About this exercise -> Reproduce the entries below in full, word for word.

Records provided ->
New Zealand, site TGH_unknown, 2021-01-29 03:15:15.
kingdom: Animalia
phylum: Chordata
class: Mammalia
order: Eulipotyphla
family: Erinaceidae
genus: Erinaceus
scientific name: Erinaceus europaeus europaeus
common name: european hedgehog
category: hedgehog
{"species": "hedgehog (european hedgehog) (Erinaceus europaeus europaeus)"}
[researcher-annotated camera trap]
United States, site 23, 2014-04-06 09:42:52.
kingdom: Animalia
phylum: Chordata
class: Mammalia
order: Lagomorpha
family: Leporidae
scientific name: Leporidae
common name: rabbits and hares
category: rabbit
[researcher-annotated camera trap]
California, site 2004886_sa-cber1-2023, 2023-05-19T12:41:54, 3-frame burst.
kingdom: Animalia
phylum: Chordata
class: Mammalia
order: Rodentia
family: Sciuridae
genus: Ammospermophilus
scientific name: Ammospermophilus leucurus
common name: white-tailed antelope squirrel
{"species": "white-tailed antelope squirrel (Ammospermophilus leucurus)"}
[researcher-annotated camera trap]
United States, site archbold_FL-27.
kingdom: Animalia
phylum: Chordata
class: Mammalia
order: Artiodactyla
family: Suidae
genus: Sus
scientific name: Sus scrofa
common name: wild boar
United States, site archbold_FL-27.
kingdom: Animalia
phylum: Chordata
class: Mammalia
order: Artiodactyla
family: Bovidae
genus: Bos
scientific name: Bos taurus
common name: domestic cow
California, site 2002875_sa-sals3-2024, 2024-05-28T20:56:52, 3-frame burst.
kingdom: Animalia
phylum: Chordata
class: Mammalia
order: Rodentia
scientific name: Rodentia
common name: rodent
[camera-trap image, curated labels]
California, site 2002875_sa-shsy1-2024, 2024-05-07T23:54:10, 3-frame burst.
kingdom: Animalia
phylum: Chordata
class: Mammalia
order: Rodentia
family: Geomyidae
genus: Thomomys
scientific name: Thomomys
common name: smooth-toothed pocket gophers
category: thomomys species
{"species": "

Solution to this problem ->
New Zealand, site TGH_unknown, 2021-01-29 03:15:15.
kingdom: Animalia
phylum: Chordata
class: Mammalia
order: Eulipotyphla
family: Erinaceidae
genus: Erinaceus
scientific name: Erinaceus europaeus europaeus
common name: european hedgehog
category: hedgehog
{"species": "hedgehog (european hedgehog) (Erinaceus europaeus europaeus)"}
[researcher-annotated camera trap]
United States, site 23, 2014-04-06 09:42:52.
kingdom: Animalia
phylum: Chordata
class: Mammalia
order: Lagomorpha
family: Leporidae
scientific name: Leporidae
common name: rabbits and hares
category: rabbit
[researcher-annotated camera trap]
California, site 2004886_sa-cber1-2023, 2023-05-19T12:41:54, 3-frame burst.
kingdom: Animalia
phylum: Chordata
class: Mammalia
order: Rodentia
family: Sciuridae
genus: Ammospermophilus
scientific name: Ammospermophilus leucurus
common name: white-tailed antelope squirrel
{"species": "white-tailed antelope squirrel (Ammospermophilus leucurus)"}
[researcher-annotated camera trap]
United States, site archbold_FL-27.
kingdom: Animalia
phylum: Chordata
class: Mammalia
order: Artiodactyla
family: Suidae
genus: Sus
scientific name: Sus scrofa
common name: wild boar
United States, site archbold_FL-27.
kingdom: Animalia
phylum: Chordata
class: Mammalia
order: Artiodactyla
family: Bovidae
genus: Bos
scientific name: Bos taurus
common name: domestic cow
California, site 2002875_sa-sals3-2024, 2024-05-28T20:56:52, 3-frame burst.
kingdom: Animalia
phylum: Chordata
class: Mammalia
order: Rodentia
scientific name: Rodentia
common name: rodent
[camera-trap image, curated labels]
California, site 2002875_sa-shsy1-2024, 2024-05-07T23:54:10, 3-frame burst.
kingdom: Animalia
phylum: Chordata
class: Mammalia
order: Rodentia
family: Geomyidae
genus: Thomomys
scientific name: Thomomys
common name: smooth-toothed pocket gophers
category: thomomys species
{"species": "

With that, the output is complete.